A-G slams Joint List MK accused of terror-sympathizing

The motion to ban Yazbak is expected to be supported by both Prime Minister Benjamin Netanyahu's Likud and his rival former IDF chief of staff Benny Gantz's Blue and White.

Joint List MK Heba Yazbak (Balad) and Attorney-General Dr. Avichai Mandelblit (photo credit: BALAD SPOKESPERSON - MARC ISRAEL SELLEM / JERUSALEM POST)
Joint List MK Heba Yazbak (Balad) and Attorney-General Dr. Avichai Mandelblit
(photo credit: BALAD SPOKESPERSON - MARC ISRAEL SELLEM / JERUSALEM POST)
Attorney-General Avichai Mandelblit demanded on Sunday that Joint List MK Heba Yazbak (Balad) explain her statements that seem to imply her support for violent actions against IDF soldiers.
Balad, the Joint List's anti-Zionist party, supports turning Israel from a Jewish state to a 'state of all its citizens,' and is its only party that did not recommend 
former IDF chief of staff Benny Gantz for prime minister after the September election.
Electoral Committee head Judge Neal Hendel has received several petitions requesting him to ban Yazbak from running in the general election, including petitions claiming that she supports violent struggle against the State of Israel, including attacks on IDF soldiers.
Yazbak, 34, is currently the youngest serving MK.
The head of the High Court of Justice Petitions Department in the State Attorney's Office, Attorney Anar Helman, sent a letter to Yazbak's representatives Sunday evening, demanding that she explain an answer she gave at a Channel 13 interview that could be interpreted as legitimizing terrorist activity.
During the interview, Yazbak was asked whether "reasonable, legitimate resistance to the occupation [of the territories claimed by the Palestinians, occupied by Israel in 1967] includes harming soldiers or the Chief of General Staff?"
The MK answered that "international law itself allows nations living under occupation act for their liberation."
Helman said that the A-G requested MK
 Yazbak's explanation in order to establish a final opinion regarding banning her from running.
According to the Basic Law on the Knesset passed in 1958 and acting as part of Israel's effective constitution, "a person shall not be a candidate for election to the Knesset if the objects or actions [...] of the person, expressly or by implication, include [...] an armed struggle, by a hostile state or a terrorist organization, against the State of Israel."
Last week, former IDF deputy chief of staff Democratic Union MK Yair Golan wrote on his Twitter page that he does not "feel comfortable reading Heba Yazbak's words on Facebook, but banning a law-abiding citizen from running for the Knesset [equates to] awarding those that defame Israeli democracy."
Golan added that "Let's focus on banning the mob of violent criminals that clash with police officers and soldiers their entire life," referring to West Bank settlers. "In democacy people are banned for actions, not for sharing controversial things on Facebook."
In 2015, Yazbak shared a Facebook post calling Hezbollah commander and former Popular Front for the Liberation of Palestine (PFLP) terrorist Samir alQuntar a 'martyr' following his assassination. 
Quntar was imprisoned at the age of 16 after participating in the killing of an Israeli police officer and the attempted kidnapping of an Israeli family in Nahariya that resulted in the death of four Israelis including two children, in a terrorist attack in Nahariya perpetrated by the Palestine Liberation Front (PLF).

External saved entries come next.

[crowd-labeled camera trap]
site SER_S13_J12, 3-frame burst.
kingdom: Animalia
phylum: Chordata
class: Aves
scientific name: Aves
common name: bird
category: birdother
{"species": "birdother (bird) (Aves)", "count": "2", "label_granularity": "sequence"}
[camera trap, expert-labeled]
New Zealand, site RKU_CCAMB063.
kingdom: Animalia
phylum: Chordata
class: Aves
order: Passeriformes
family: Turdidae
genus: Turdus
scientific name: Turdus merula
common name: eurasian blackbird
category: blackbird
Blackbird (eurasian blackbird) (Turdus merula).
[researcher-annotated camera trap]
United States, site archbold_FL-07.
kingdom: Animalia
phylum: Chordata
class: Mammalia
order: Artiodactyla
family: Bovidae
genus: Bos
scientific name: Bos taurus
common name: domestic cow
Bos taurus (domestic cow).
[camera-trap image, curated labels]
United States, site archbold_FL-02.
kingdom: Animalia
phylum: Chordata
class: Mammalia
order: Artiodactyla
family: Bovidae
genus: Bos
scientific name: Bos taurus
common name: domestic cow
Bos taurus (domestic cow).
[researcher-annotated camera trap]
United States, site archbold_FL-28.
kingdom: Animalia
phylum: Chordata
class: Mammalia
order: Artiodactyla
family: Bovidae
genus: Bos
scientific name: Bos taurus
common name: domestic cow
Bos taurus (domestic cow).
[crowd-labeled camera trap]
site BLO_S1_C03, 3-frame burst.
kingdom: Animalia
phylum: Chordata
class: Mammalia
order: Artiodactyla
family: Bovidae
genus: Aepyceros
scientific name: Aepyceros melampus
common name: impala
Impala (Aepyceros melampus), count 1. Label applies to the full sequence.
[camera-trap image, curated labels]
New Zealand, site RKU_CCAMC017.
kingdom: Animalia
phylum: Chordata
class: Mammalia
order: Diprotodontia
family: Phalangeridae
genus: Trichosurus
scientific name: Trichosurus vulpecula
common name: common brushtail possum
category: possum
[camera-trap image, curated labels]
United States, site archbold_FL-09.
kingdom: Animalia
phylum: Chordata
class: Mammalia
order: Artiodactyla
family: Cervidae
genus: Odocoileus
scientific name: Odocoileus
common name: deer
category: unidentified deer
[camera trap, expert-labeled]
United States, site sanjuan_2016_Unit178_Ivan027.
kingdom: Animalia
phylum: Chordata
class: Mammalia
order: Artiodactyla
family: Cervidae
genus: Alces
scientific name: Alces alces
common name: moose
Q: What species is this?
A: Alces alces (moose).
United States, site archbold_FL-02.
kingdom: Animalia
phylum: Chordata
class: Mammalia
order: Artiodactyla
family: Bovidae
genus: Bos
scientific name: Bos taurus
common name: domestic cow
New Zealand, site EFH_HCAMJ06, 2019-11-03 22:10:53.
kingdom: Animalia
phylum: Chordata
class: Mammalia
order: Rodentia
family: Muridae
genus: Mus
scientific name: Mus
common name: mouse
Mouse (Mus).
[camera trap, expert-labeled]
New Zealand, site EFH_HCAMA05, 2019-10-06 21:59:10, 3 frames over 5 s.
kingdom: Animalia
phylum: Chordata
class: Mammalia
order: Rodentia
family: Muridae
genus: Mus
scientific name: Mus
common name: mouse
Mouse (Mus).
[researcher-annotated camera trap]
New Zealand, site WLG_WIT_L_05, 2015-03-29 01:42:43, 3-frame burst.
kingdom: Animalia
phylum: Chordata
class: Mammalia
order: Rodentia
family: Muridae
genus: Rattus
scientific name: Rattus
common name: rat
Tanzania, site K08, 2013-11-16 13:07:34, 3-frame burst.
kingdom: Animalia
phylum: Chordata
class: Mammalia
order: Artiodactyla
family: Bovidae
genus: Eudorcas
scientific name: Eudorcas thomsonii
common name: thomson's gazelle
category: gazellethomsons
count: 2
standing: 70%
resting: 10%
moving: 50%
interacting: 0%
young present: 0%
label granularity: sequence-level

He was released in the 2008 Israel-Hezbollah prisoner exchange.
Likud MK Ofir Katz raised Monday afternoon the motion to ban Yazbak, saying, "I am on my way to submit the request to ban MK Heba Yazbak from running to the 23 Knesset," adding that "MK Yazbak has no place in Israel's Knesset. She is an MK who constantly hails disgraceful murderers, terrorists and spies."
The motion to ban Yazbak is expected to be supported by both Prime Minister Banjamin Netanyahu's Likud and his rival Gantz's Blue and White.
"In the last days, Blue and White has taken a turn to the extreme right, and its clear manifestation is their announcement that they would support banning my friend Heba Yazbak from running in the elections," said Joint List's Ofer Cassif of the communist party Hadash.
"Let's make it clear: everyone who supports Yazbak's ban participates in the effort to delegitimize the Joint List and its great base," Cassif added. "Do those who support the ban really believe we could recommend any of them for Prime Minister to the President, or support a government led by them?"
Yazbak responded to Mandelblit's request, denying the allegations claiming she supports terrorist activity. "My activity according to the law, and violence is not my way. I have never and will never call for using violence."
Yazbak added that "in the interview with Raviv Drucker and Tamar Ish-Shalom I explained once again that I oppose the precision-strike policy, and that it does not mean I support Quntar's actions," saying "I oppose harming innocent people, all the more so children."

On Friday, Yazbak wrote in an op-ed published by Haaretz that "neither of the posts was meant to support [the terrorists'] actions," adding that she "opposes harming people regardless of who they are, and the extremists' attempts to imply I agree with harming children or exploding buses is absurd and nauseating."
Yazbak continued saying she "shared the post about Quntar following his assassination in December 2015," adding that "the post, that was published on my personal account in Arabic was meant to criticize the assassination policy that contradicts international law."
Yazbak added that "I have no doubt that among the Arabic-speakers who read the post there was not a single person who understood it as legitimizing the terrorist attack that Quntar committed in Israel. I repeated these words multiple times both in Hebrew-language and Arabic-language media."